If a similar-sized eruption occurred today, it would destroy the entire Italian port city of Naples and displace millions of people, experts say.
The findings are detailed in Tuesday's issue of the Proceedings of the National Academy of Sciences.
Far flung destruction
Scientists have known about the Avellino eruption since the 1980s but didn't know that its destructive influences extended so far.
"We didn't know that the city of Naples would be so threatened," said study leader Michael Sheridan of the University of Buffalo in New York. "We never had evidence for a blast extending into the Neapolitan area and beyond it."
Based on recent geological and archaeological evidence, scientists now think that the Avellino eruption rained more than 3 feet (a meter) of hot ash and pumice — a light, spongelike rock that forms when ejected magma solidifies in air — as far as 9 miles (14 kilometers) away. Naples is located about 6 miles (10 kilometers) from Vesuvius.
Scientists think that the Avellino eruption shot a column of superheated rock and dust more than 20 miles (32 kilometers) high, darkening skies for miles around. In areas close to the volcano, scorched rocks rained down at more than 150 mph (250 kilometers per hour).
Driven by westerly winds, the ejected debris blanketed thousands of square miles northeast of the volcano, creating a bleak landscape of uninhabitable desert that lasted for more than 200 years.
In the prehistoric village of Nola 9 miles away, archaeologists discovered skeletons of dogs and nine pregnant goats. A little east of the village, they uncovered the skeletons of a man and a woman buried beneath more than 3 feet (a meter) of debris; the pair probably died of asphyxiation as they tried to escape.

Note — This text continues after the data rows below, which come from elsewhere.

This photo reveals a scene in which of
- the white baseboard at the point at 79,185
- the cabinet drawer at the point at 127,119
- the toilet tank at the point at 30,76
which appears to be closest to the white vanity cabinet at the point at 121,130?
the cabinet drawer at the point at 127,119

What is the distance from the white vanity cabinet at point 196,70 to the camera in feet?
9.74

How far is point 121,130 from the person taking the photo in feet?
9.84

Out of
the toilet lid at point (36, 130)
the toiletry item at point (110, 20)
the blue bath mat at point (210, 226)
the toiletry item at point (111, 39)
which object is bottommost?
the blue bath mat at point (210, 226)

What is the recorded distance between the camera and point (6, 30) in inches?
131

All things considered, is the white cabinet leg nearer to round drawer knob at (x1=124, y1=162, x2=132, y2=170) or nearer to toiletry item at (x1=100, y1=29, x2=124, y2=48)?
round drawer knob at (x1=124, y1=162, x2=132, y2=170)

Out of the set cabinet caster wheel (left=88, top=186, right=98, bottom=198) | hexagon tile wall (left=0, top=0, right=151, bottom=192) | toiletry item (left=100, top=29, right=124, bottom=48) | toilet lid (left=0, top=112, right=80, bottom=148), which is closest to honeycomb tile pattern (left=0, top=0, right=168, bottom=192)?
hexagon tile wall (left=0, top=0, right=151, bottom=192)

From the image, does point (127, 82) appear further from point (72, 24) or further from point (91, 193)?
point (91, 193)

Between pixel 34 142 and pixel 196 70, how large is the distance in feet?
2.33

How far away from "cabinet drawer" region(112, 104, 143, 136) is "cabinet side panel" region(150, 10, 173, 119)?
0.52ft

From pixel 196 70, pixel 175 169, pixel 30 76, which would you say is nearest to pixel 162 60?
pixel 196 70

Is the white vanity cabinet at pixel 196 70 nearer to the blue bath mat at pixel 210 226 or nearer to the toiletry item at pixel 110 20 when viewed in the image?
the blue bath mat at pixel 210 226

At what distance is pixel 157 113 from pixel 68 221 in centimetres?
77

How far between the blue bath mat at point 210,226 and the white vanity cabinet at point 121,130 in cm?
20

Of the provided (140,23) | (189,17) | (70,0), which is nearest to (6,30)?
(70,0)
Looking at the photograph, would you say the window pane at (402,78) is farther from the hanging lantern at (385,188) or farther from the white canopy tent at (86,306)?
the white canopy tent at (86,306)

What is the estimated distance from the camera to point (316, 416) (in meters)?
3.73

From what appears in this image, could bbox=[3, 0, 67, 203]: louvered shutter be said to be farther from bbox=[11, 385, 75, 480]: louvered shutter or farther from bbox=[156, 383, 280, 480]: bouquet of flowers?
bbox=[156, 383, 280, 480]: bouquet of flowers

Scientists think most people survived the eruption, however. Thousands of human and animal footprints have been found around Vesuvius, embedded in wet volcanic ash and leading away from the volcano. Based on estimates of the sustainability of the land during the time, scientists estimate that more than 10,000 people were living in the region when the volcano erupted.
Naples not prepared
Scientists think that Vesuvius formed 25,000 years ago and that it experiences one major eruption every 2,000 years or so. There are dozens of smaller eruptions between the major events, however. About 30 minor eruptions are thought to have occurred since the A.D. 79 catastrophe that destroyed Pompeii. The last eruption was in 1944.
Sheridan estimates that there is more than a 50 percent chance of an eruption occurring within the next year.
"With each year that goes by, the statistical probability increases," he said.
And while Naples has emergency plans to deal with smaller eruptions, Sheridan doesn't think it's prepared for a major one. He said an eruption the size of Avellino today would destroy Naples and displace more than 3 million people.
"This eruption is much larger than the ones that are currently anticipated at Vesuvius," Sheridan said. "What would you do with the evacuation of 3 million people? They're not coming back. There won't be anything to come back to."